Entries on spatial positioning
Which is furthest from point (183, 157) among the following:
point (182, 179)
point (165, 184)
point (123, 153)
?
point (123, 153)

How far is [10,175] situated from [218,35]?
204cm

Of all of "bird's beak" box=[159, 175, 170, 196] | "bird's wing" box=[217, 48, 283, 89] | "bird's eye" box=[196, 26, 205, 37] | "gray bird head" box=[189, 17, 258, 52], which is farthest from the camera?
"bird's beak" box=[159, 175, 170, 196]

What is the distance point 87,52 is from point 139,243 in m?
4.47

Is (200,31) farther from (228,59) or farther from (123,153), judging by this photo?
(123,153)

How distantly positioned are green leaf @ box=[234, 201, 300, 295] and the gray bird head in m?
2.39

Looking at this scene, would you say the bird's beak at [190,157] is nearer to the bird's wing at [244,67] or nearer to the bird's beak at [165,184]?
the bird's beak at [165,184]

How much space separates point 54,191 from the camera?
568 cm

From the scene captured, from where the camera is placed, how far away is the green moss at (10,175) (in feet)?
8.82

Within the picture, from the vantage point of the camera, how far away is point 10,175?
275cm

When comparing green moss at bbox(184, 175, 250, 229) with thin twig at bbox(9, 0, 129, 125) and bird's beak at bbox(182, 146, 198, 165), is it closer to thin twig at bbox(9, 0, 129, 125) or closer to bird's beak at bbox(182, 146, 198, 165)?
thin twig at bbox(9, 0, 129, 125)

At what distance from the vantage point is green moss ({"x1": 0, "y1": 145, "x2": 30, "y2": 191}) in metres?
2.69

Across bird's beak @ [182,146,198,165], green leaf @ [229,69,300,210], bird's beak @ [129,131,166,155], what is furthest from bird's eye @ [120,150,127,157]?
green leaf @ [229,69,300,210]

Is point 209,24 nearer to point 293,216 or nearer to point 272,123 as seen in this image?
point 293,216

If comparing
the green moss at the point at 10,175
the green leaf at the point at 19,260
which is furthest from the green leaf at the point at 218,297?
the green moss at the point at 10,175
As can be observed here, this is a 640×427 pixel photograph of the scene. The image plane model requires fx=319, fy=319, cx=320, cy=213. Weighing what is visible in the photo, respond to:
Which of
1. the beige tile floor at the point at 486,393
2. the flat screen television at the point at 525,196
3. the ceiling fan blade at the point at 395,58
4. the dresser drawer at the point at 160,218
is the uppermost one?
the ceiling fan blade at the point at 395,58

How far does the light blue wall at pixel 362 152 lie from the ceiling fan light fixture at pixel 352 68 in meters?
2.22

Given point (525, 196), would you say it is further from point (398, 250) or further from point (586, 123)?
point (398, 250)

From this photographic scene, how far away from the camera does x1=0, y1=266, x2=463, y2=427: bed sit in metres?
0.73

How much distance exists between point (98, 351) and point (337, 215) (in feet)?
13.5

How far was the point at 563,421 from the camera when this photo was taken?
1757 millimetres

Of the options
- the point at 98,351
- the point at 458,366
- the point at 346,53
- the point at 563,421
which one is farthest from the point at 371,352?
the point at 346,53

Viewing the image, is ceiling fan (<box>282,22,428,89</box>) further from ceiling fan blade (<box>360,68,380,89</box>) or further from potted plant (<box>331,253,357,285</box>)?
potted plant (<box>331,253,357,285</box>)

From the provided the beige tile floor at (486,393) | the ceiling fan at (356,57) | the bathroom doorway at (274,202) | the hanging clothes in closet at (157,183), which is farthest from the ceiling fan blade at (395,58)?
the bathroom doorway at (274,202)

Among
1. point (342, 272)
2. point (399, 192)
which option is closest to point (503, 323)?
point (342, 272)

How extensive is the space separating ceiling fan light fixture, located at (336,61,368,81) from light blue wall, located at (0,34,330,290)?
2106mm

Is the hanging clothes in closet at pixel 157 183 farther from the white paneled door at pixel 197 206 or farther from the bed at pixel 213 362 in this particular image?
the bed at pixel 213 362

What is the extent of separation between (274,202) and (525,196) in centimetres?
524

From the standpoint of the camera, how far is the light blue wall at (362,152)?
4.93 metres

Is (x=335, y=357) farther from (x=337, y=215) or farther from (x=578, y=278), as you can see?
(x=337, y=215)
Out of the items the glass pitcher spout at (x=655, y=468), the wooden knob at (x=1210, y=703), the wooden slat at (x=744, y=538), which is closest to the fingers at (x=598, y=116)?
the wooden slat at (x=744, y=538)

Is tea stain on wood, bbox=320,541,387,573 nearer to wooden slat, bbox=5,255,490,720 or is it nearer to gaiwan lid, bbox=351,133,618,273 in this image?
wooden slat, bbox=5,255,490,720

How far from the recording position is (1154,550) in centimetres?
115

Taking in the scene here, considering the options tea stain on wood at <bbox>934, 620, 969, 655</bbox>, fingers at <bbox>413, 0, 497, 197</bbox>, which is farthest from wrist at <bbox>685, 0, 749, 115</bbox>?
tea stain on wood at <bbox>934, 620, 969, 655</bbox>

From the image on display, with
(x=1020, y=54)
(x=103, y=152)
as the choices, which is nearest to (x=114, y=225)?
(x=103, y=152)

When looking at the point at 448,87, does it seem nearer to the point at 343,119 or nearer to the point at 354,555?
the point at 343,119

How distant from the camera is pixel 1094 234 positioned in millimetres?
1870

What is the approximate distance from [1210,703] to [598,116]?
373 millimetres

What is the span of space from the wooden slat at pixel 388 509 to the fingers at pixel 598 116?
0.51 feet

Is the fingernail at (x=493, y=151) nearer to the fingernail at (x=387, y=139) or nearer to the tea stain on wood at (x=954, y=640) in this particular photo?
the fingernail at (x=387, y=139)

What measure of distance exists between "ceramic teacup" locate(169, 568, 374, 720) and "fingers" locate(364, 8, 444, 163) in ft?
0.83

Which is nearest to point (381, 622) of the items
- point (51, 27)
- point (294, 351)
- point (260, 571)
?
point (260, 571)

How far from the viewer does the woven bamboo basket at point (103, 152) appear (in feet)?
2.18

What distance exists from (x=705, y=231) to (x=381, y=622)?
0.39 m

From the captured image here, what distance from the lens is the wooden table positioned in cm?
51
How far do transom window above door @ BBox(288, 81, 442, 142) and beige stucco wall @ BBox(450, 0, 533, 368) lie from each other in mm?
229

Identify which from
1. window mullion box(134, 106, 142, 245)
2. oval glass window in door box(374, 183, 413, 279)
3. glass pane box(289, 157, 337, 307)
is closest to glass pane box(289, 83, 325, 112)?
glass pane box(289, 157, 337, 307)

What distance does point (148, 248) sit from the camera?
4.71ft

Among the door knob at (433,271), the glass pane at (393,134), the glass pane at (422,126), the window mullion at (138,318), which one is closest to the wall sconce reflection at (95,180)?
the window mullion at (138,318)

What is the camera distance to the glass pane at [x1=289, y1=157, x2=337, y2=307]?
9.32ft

= What to do =
Repeat, with no changes, each line from the one with "Identify which from" to the end of the listing, including both ends and nothing else.

= Exercise result =
Identify which from
1. window mullion box(134, 106, 142, 245)
2. oval glass window in door box(374, 183, 413, 279)
3. glass pane box(289, 157, 337, 307)
is closest to glass pane box(289, 83, 325, 112)?
glass pane box(289, 157, 337, 307)

What distance does point (148, 248) sit from the camera?
4.71ft

Among the door knob at (433,271), the glass pane at (393,134), the glass pane at (422,126), the window mullion at (138,318), which one is closest to the wall sconce reflection at (95,180)?
the window mullion at (138,318)

What is the camera distance to the glass pane at [x1=289, y1=157, x2=337, y2=307]?
9.32ft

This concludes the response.